→ **Excerpted passage**

◆ ◆ ◆ ◆ ◆ ◆ ◆

Microfluidic Device for Optical Sorting of Heterogeneous Cell Samples
A modular chipset to enhance the speed and reliability of cell separation by optical trapping
Forensic DNA labs process complex sample mixtures from multiple donors. These samples often contain heterogeneous mixtures of different cell types and current methods to separate these samples are time-consuming and often imperfect. Every year sexual assault cases remain unprocessed and accumulate in number due to the extensive manual processing times required for these samples. Microfluidic devices (micro-devices) have been developed incorporating common laboratory approaches and equipment; these devices present an option for optimization of the processing time of these unique forensic samples and can be designed to maintain chain of custody integrity and prevent sample tampering.

◆ ◆ ◆ ◆ ◆ ◆ ◆

→ **Record extracts**
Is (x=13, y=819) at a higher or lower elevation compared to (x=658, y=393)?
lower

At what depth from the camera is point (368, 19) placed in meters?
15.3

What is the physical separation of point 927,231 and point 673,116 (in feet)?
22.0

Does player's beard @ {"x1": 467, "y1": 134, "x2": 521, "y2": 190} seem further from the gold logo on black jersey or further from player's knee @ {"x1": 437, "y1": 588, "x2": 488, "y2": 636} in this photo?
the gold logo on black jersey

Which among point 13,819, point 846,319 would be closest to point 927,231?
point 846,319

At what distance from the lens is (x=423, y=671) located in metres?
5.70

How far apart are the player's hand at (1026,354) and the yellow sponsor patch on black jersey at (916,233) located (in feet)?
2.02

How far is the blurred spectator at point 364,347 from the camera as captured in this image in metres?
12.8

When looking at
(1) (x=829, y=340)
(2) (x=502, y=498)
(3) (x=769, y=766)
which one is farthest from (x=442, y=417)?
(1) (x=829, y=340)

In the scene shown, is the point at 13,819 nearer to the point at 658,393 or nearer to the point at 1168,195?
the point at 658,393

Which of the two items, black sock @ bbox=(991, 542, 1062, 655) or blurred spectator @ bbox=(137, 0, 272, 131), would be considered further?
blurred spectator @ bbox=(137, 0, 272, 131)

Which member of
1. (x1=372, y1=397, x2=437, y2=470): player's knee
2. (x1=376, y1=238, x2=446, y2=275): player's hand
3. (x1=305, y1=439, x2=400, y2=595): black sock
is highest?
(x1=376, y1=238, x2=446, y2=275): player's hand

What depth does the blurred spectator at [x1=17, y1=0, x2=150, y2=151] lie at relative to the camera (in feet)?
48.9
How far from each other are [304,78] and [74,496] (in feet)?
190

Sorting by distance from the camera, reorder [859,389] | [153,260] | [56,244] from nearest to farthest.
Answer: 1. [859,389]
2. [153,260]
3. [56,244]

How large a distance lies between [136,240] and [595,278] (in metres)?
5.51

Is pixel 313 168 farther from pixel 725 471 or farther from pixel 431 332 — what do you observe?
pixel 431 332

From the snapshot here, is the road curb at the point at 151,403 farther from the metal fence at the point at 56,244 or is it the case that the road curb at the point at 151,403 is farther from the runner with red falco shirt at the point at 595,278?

◆ ◆ ◆ ◆ ◆ ◆ ◆

→ **Questions on the material**
1 - In the passage on microfluidic cell sorting, why do sexual assault cases go unprocessed and pile up each year?
2 - Translate this sentence from the passage on microfluidic cell sorting into Spanish: "Forensic DNA labs process complex sample mixtures from multiple donors."
3 - Continue the passage on microfluidic cell sorting from its last sentence.

→ **Task responses**
1 - They accumulate because these samples require extensive manual processing times.

2 - Los laboratorios forenses de ADN procesan mezclas complejas de muestras procedentes de múltiples donantes.

3 -
Researchers at Virginia Commonwealth University have developed an integrated micro-device that is able to process complex, compromised forensic case samples such as separating sperm cells from epithelial cells in cases of sexual assault. This technology includes the microchip design, as well as the process to separate cell types from mixed forensic biological samples prior to downstream DNA/human identification analysis. A custom modular microchip has been designed that can interface with a standard optical tweezer microscopy platform and contains a closed system that provides hands-free manipulation and sorting of cells.
Figure 1. Schematic of microfluidic device and valve system to maintain sample integrity after optical trapping.